Excavations at Koutroulou Magoula were started in 2001 by Dr Nina Kyparissi (formerly Greek Archaeological Service) and this latest project began in 2010. The site is roughly four times the area of a football pitch and consists of a mound up to 18 feet high featuring at least three terraces surrounded by ditches. The people who lived in the settlement appear to have rebuilt their homes on the same building footprint generation after generation, and there is also evidence that some of the houses were unusual in their construction.

Professor Hamilakis comments, “This type of home would normally have stone foundations with mud-bricks on top, but our investigations at Koutroulou Magoula have found some preserved with stone walls up to a metre in height, suggesting that the walls may have been built entirely of stone, something not typical of the period.

“The people would have been farmers who kept domestic animals, used flint or obsidian1 tools and had connections with settlements in the nearby area. The construction of parts of the settlement suggests they worked communally, for example, to construct the concentric ditches surrounding their homes.

“There is no evidence of a central authority to date, yet large numbers of people were able to come together and carry out large communal and possibly socially beneficial projects.”

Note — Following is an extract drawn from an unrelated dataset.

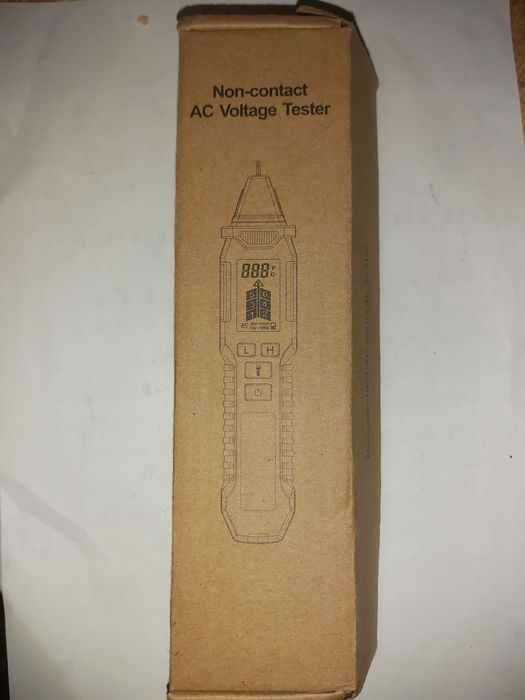 Detector de tensão sem contacto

In later centuries, the settlement mount became an important memory place. For example, at the end of the Bronze Age, a ‘tholos’ or beehive-shaped tomb was constructed at the top and in Medieval times (12-13th c. AD) at least one person (a young woman) was buried amongst the Neolithic houses.

In addition to excavation, the project has conducted ethnography amongst the local communities, exploring their customs and culture and their relationship to the site. It has engaged in a series of community and public archaeology events, including the production and staging of site-specific theatrical performances, which turn into communal celebrations with food, drink and dance. In part, this aims to examine the importance of Koutroulou Magoula to contemporary communities and make the site an important feature in the social and cultural life of the area.

The project team will carry out two study seasons in 2013 and 2014.